## Problems and tasks
A) Name every club that the footballer biography says McCormack joined or signed for, in the order they first appear.
B) Print the footballer biography from "Club career" up to and including "further 2 seasons.".

## Reading text

┌────────

Conor McCormack (born 18 May 1990) is a professional footballer currently playing in the League of Ireland First Division with Galway United.

Club career
He started his career with Manchester United, joining on a youth contract when he was 16 years old. After spending two years at the club and becoming disillusioned with the lack of first-team opportunities, McCormack turned down the offer of an extension to his contract. He moved to Italy and joined Serie B side U.S. Triestina Calcio. McCormack did not make a first-team start during his two and a half years there. After a proposed loan deal to a Lega Pro side fell through at the last minute in May 2010, McCormack made his intentions to leave clear. He returned to Ireland to sign for League of Ireland champions Shamrock Rovers at the beginning of the 2011 season, playing a role in their journey to the Europa League group stages.

In 2012, McCormack signed for a further 2 seasons.

McCormack signed for League of Ireland champions, St Patrick's Athletic for the 2014 season in November 2013. He scored his first goal for Pats on his debut in a 4–1 win over Shelbourne in a friendly at Pearse Park on 1 February 2014. After 58 appearances for Pats, McCormack was released by mutual consent on 28 July 2015 and was announced as a new signing for relegation fighting Derry City later that day.

He signed with Cork City on 18 November 2016 by manager John Caulfield. Cork City had recently won the Irish Daily Mail FAI Cup and McCormack played a role in Cork's League of Ireland title win ahead of Dundalk the following season.

He played with Derry City in 2020.

McCormack signed for Galway United ahead of the 2021 season.

International career
McCormack has previously captained the Republic of Ireland Youths team and has caps from Under 15, Under 16, Under 17 and Under 19 levels. He was the recipient of the Republic of Ireland Under-17 Player of the Year award for 2007.

└────────

## Provided data
┌────────

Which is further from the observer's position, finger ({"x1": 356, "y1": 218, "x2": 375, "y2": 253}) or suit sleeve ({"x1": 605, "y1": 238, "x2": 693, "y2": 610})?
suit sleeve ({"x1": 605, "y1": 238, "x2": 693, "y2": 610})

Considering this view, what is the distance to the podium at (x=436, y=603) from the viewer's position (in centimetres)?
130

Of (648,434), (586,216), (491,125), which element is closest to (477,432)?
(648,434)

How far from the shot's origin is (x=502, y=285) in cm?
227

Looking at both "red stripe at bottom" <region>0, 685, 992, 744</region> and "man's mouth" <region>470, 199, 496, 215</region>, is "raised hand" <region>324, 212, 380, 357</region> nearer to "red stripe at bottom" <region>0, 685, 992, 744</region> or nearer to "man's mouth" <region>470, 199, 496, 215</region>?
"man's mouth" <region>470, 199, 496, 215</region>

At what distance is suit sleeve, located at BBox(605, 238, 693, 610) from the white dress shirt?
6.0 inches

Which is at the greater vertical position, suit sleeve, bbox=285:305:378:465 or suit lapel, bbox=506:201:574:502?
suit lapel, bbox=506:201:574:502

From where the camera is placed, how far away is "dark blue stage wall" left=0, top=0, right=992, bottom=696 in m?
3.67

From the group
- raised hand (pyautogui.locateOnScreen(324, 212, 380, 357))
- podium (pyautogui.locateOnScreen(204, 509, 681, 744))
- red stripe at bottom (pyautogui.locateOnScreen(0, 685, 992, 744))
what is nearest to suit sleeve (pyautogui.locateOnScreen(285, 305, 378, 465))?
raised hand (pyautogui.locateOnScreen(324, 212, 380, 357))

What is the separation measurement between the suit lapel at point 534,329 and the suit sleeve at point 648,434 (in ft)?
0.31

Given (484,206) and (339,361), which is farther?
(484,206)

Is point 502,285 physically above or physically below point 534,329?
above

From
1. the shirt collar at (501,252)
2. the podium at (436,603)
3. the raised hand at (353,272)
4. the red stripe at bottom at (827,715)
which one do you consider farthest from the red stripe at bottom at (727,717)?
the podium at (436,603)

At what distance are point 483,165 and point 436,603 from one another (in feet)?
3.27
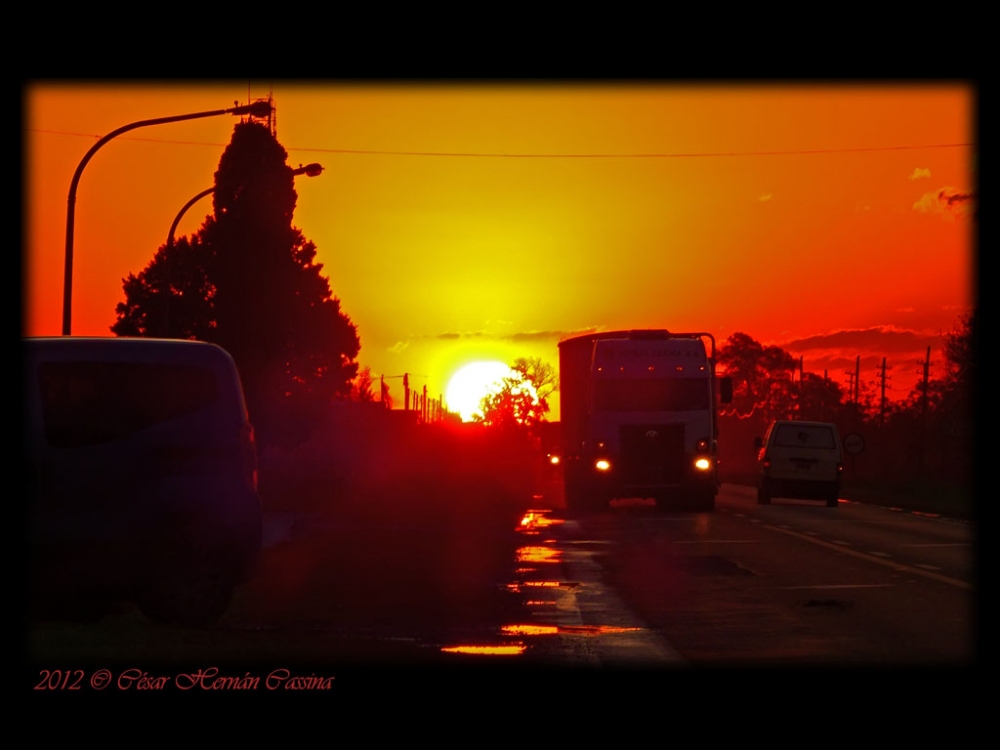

└────────

## Solutions below
A)
Manchester United
U.S. Triestina Calcio
Shamrock Rovers
St Patrick's Athletic
Derry City
Cork City
Galway United

B)
Club career
He started his career with Manchester United, joining on a youth contract when he was 16 years old. After spending two years at the club and becoming disillusioned with the lack of first-team opportunities, McCormack turned down the offer of an extension to his contract. He moved to Italy and joined Serie B side U.S. Triestina Calcio. McCormack did not make a first-team start during his two and a half years there. After a proposed loan deal to a Lega Pro side fell through at the last minute in May 2010, McCormack made his intentions to leave clear. He returned to Ireland to sign for League of Ireland champions Shamrock Rovers at the beginning of the 2011 season, playing a role in their journey to the Europa League group stages.

In 2012, McCormack signed for a further 2 seasons.